Our kids have grown up in a technology-driven world and are experts on cell phones, laptops and gaming systems. We want our children to get help with math, spelling and grammar on the internet’s excellent academic websites. Students can take practice tests online and access tutoring sites for lessons taught by real people on every subject imaginable. Teachers use their school pages to communicate with students and post lessons, practice work and homework.
Parents always want to be able to reach their children and for their children to be able to call for help if needed. There are apps that allow parents to see where their kids are and how fast they are driving.
The problem isn’t the existence of technology, but the amount of time our kids spend on social media apps and websites like YouTube. It’s been proven that young people spend too much on their devices – enough time to be detrimental.
However, we are not completely helpless when it comes to our children and technology. Here are a few steps parents can take to gain control over their children’s use of technology.
- Find and use the parental controls on your child’s device to block inappropriate web sites.
- Say “no” to your children if you do not want them to have certain social media accounts or any social media accounts.
- If they are on social media, create your own account (you don’t have to post anything or have “followers”) and inform your child that they must accept you as a “follower,” and monitor their activity.
- Insist on having the passwords and user names to each of your child’s accounts. Have the passwords to their phone, laptop, and anything else that requires one.
- Ask if they have a “finsta” account. This is a second Instagram account that some kids have, where they post more personal and unfiltered information than they post on their main, “public” account (read more about this concept here). If the answer is “Yes,” have them accept your request to follow them, and check for appropriate content on a regular basis.
- Be clear about what they are, and are not, allowed to post.
- Be clear about the types (and specific sites if you know of any) of sites that they are allowed to visit online.
- Have a limit on the amount of free time your child can be on devices each day.
- Make a rule that homework must be done before “fun” time on devices.
- Have a docking station in a common area of the house, where children (or the entire family) are required to leave their devices each night.
- Have your child spend at least 20 minutes a day outside.

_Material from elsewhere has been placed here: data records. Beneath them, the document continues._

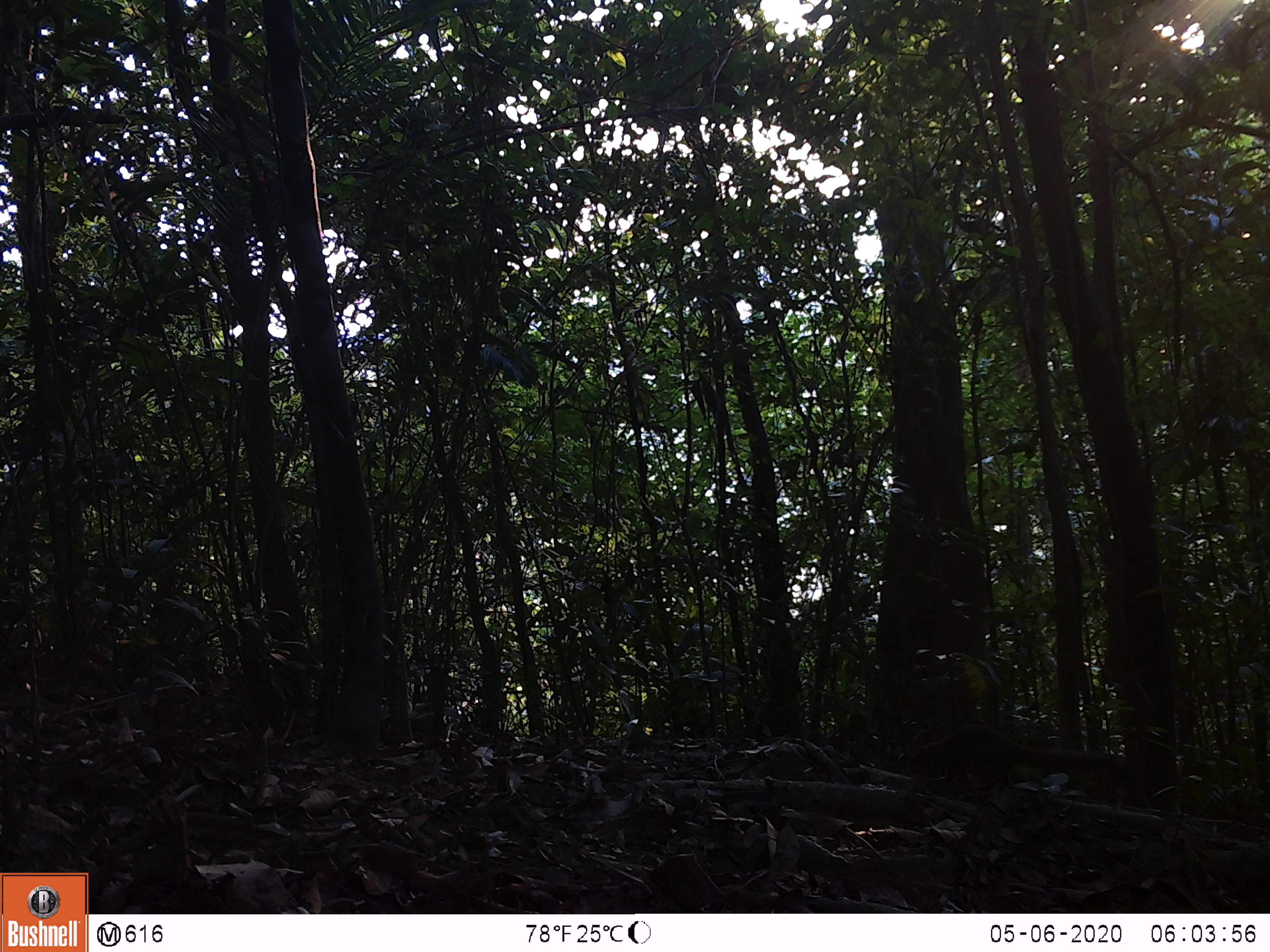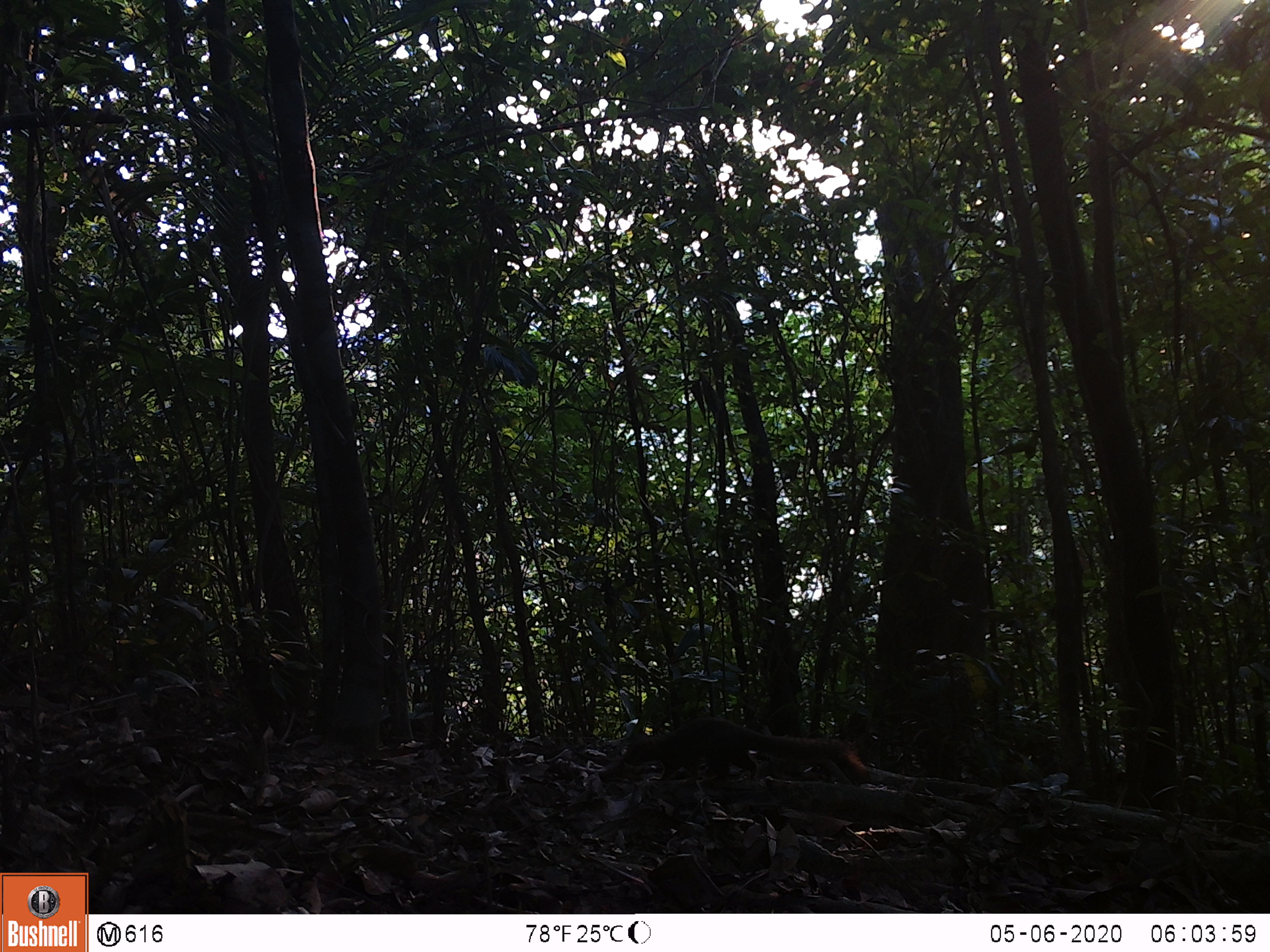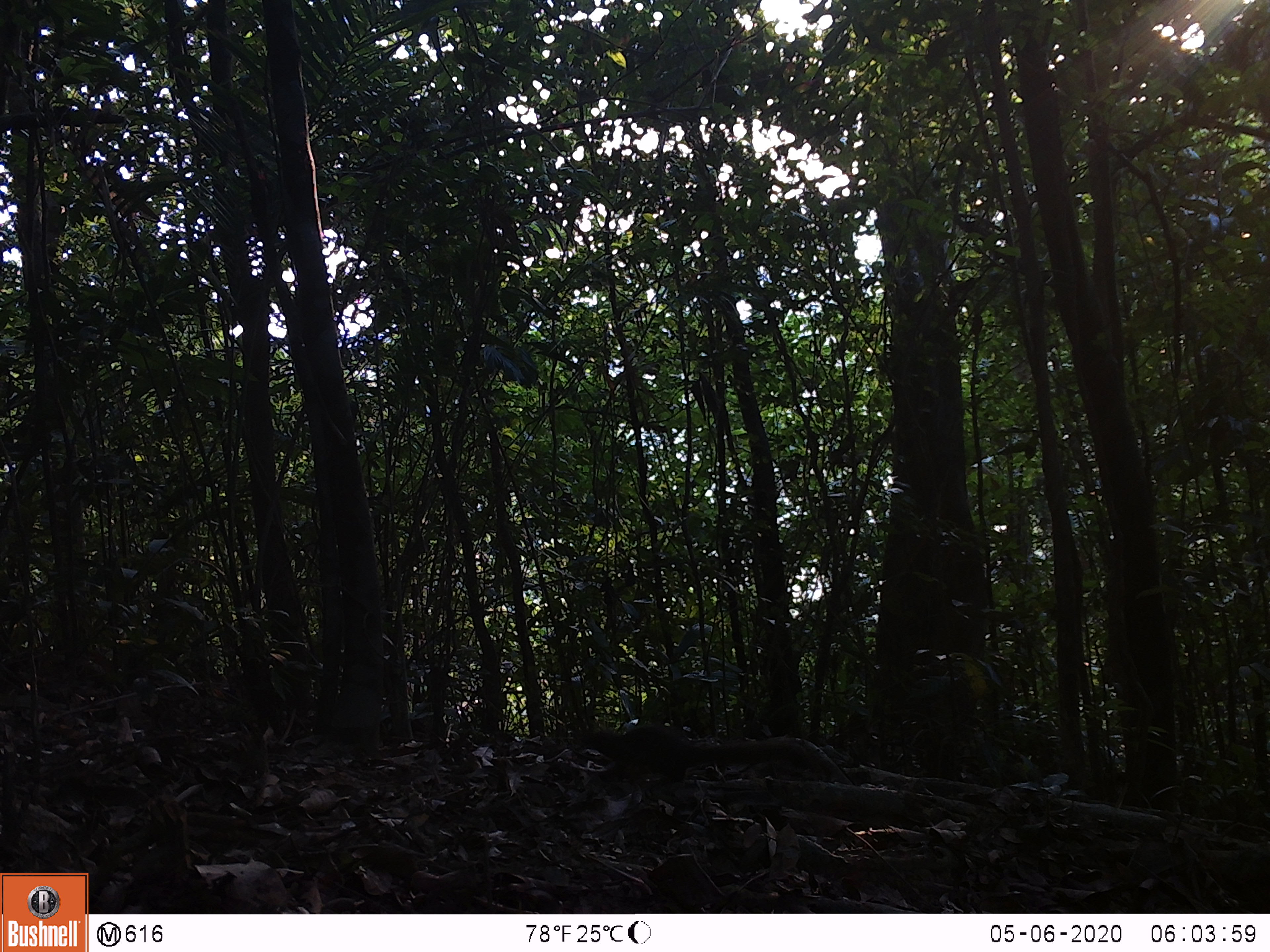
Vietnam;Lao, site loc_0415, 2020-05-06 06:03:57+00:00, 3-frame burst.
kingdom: Animalia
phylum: Chordata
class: Mammalia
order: Rodentia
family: Sciuridae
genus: Callosciurus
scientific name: Callosciurus erythraeus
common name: pallas's squirrel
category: pallass squirrel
Pallass squirrel (pallas's squirrel) (Callosciurus erythraeus). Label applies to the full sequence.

If nothing else, they can do homework, walk the dog or read.
- Make it clear that your children’s devices ultimately belong to you. Even if they purchased one with their own money, it can be taken away. They are children living under your roof. You’re the boss.
- Don’t be afraid to take away devices or have your child delete social media accounts and stay off social media as consequences for undesirable behavior, whether online or not.

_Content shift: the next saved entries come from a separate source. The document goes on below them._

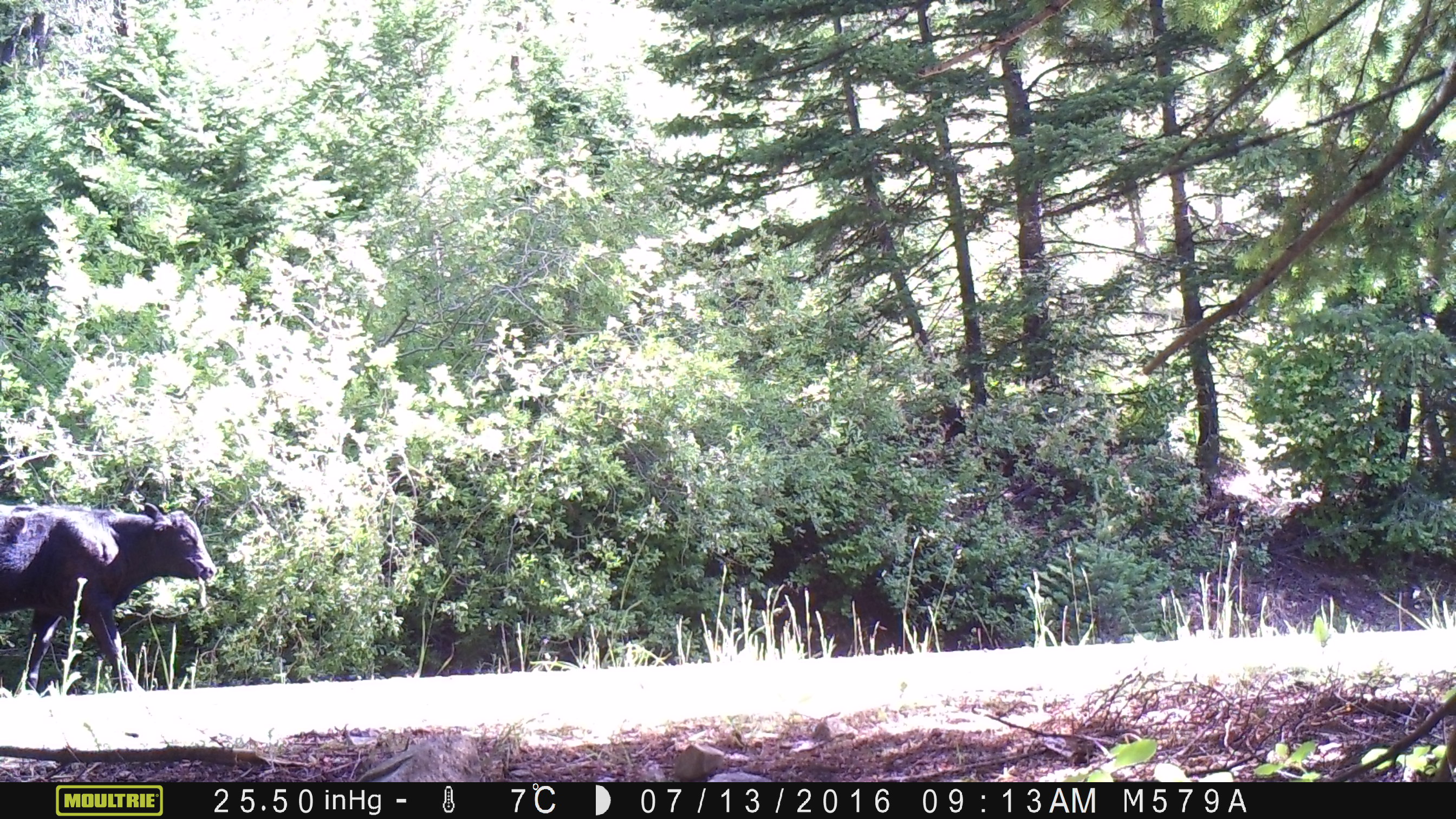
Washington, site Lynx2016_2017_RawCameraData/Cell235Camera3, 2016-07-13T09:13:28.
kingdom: Animalia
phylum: Chordata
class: Mammalia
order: Artiodactyla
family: Bovidae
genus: Bos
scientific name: Bos taurus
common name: domestic cattle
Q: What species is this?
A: Domestic cattle (Bos taurus).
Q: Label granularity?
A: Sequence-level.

- Have a rule that during non-school hours, your child has ten minutes to call you back if they don’t answer your call or text. Remember that one of the primary reasons for kids to have phones is so we can reach them, and they can reach us.
Our children, and those in the future, will probably never spend the amount of time outside that previous generations did. I’m sure some of you remember long summer days spent outside with friends and neighbors playing pickle, riding bikes, running through the sprinkler and selling lemonade. At dinner time some moms rang a big bell that could be heard at least four houses away and after dinner all the kids met outside again to play until popsicle time.
It’s probably unrealistic (you never know though, give it a try!) to expect children to spend every weekend and summer day like we did. But we can take baby steps. Spring is the perfect time to start spending less time on technology and more time outdoors. Don’t be surprised if you hear complaints like “There is nothing to dooooo.” That’s good. Let them figure it out like we did. Maybe by the end of summer we will need a bell to call our kids to dinner. There’s a bell app, isn’t there?